Task requirements → Exact transcription of the following records is needed, with every picture dropped.

Data excerpts →
%%
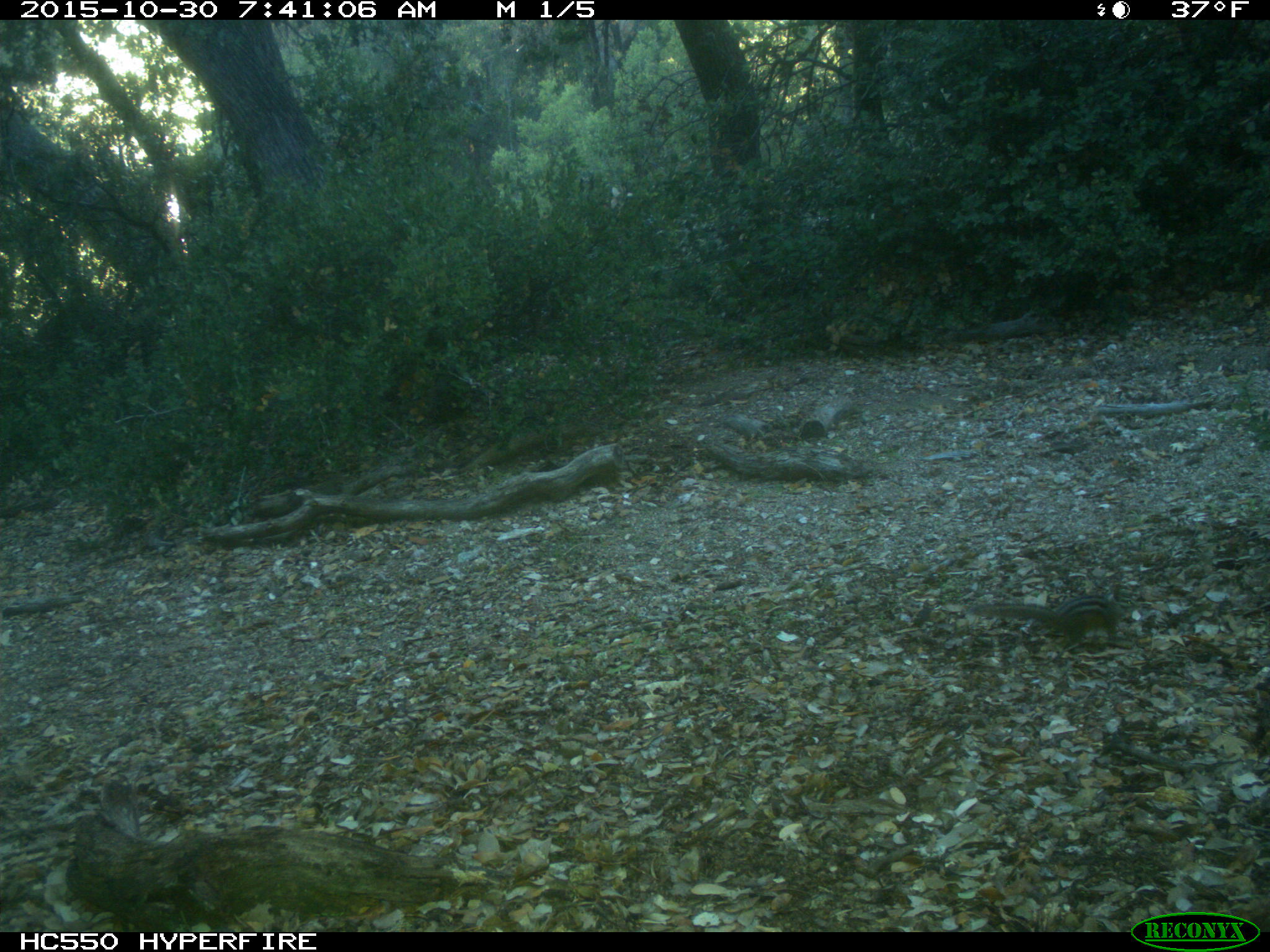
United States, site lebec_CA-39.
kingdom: Animalia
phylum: Chordata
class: Mammalia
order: Rodentia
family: Sciuridae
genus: Tamias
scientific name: Tamias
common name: chipmunk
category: unidentified chipmunk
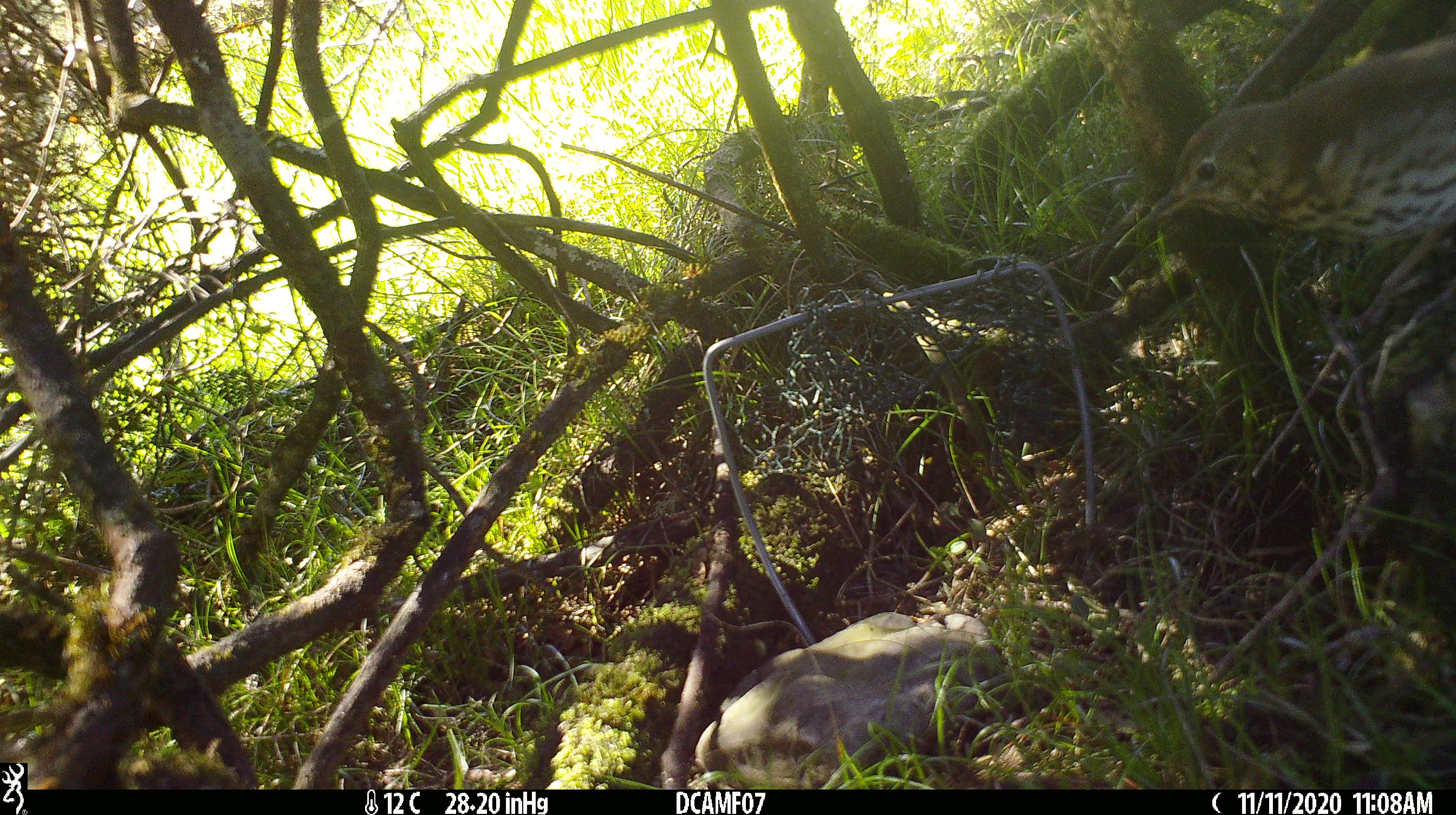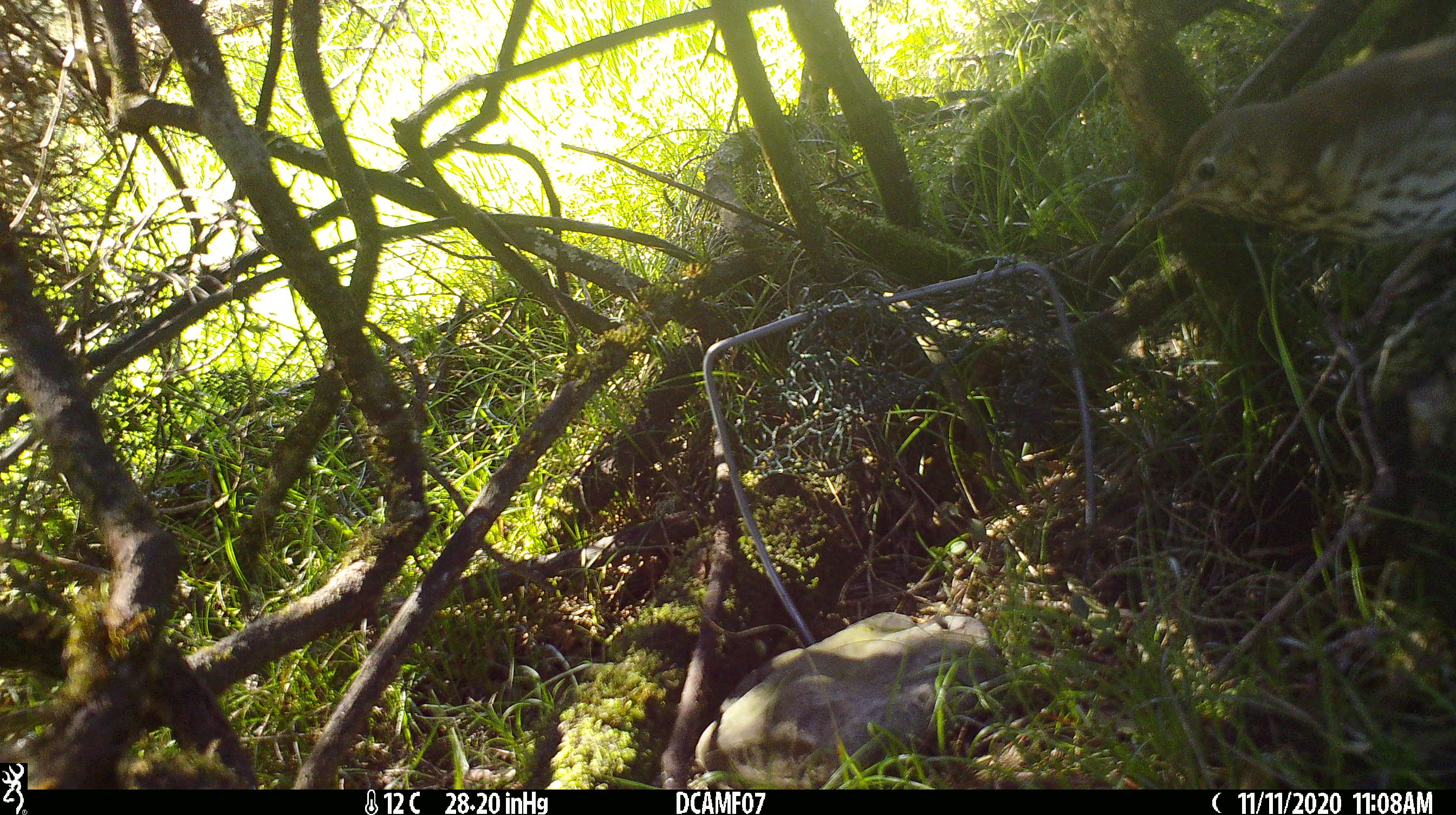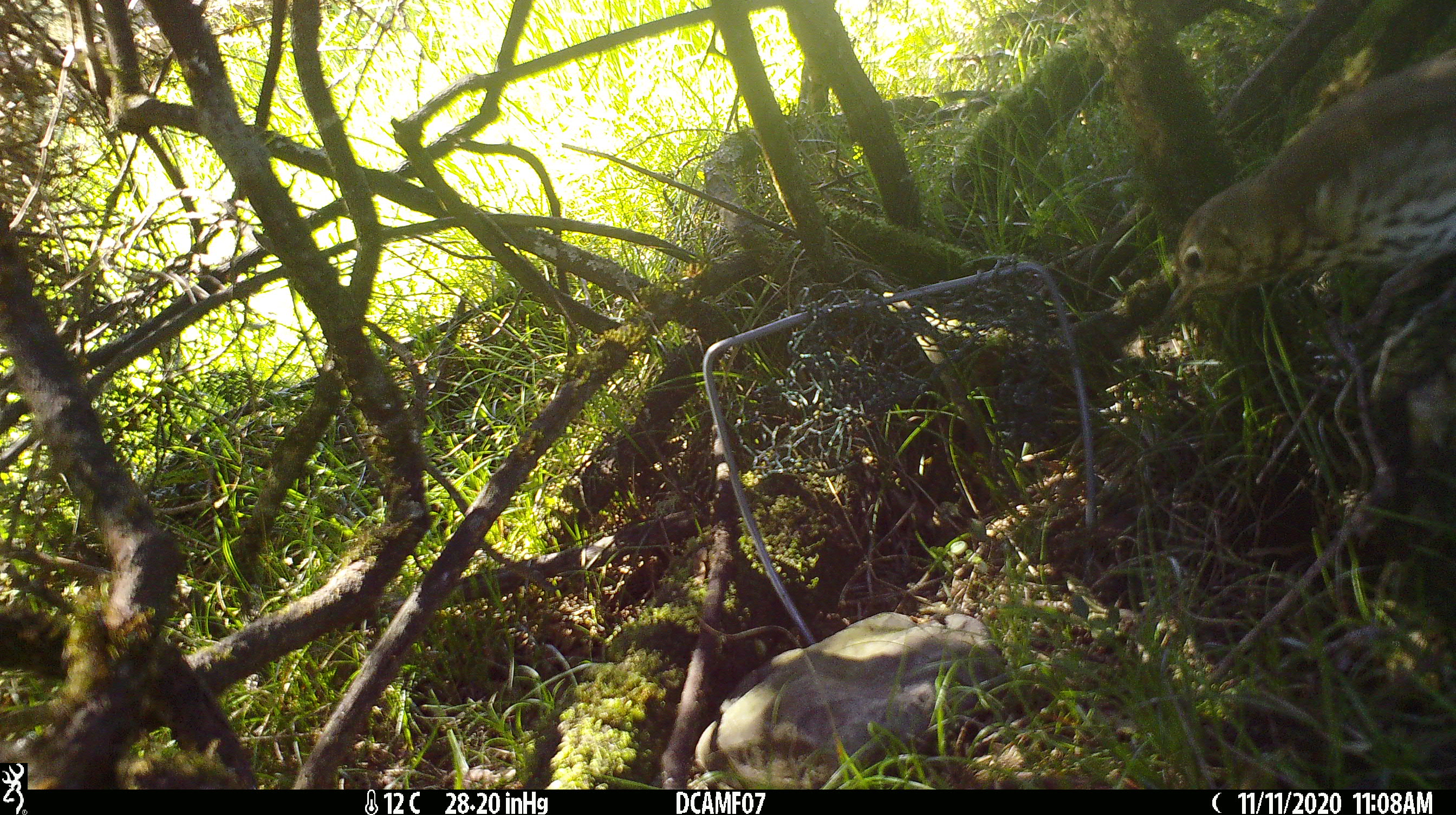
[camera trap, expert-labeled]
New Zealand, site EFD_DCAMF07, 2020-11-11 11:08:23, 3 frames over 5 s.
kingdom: Animalia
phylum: Chordata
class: Aves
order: Passeriformes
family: Turdidae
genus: Turdus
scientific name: Turdus philomelos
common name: song thrush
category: thrush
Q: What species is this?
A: Thrush (song thrush) (Turdus philomelos).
%%
Task answer →
United States, site lebec_CA-39.
kingdom: Animalia
phylum: Chordata
class: Mammalia
order: Rodentia
family: Sciuridae
genus: Tamias
scientific name: Tamias
common name: chipmunk
category: unidentified chipmunk
[camera trap, expert-labeled]
New Zealand, site EFD_DCAMF07, 2020-11-11 11:08:23, 3 frames over 5 s.
kingdom: Animalia
phylum: Chordata
class: Aves
order: Passeriformes
family: Turdidae
genus: Turdus
scientific name: Turdus philomelos
common name: song thrush
category: thrush
Q: What species is this?
A: Thrush (song thrush) (Turdus philomelos).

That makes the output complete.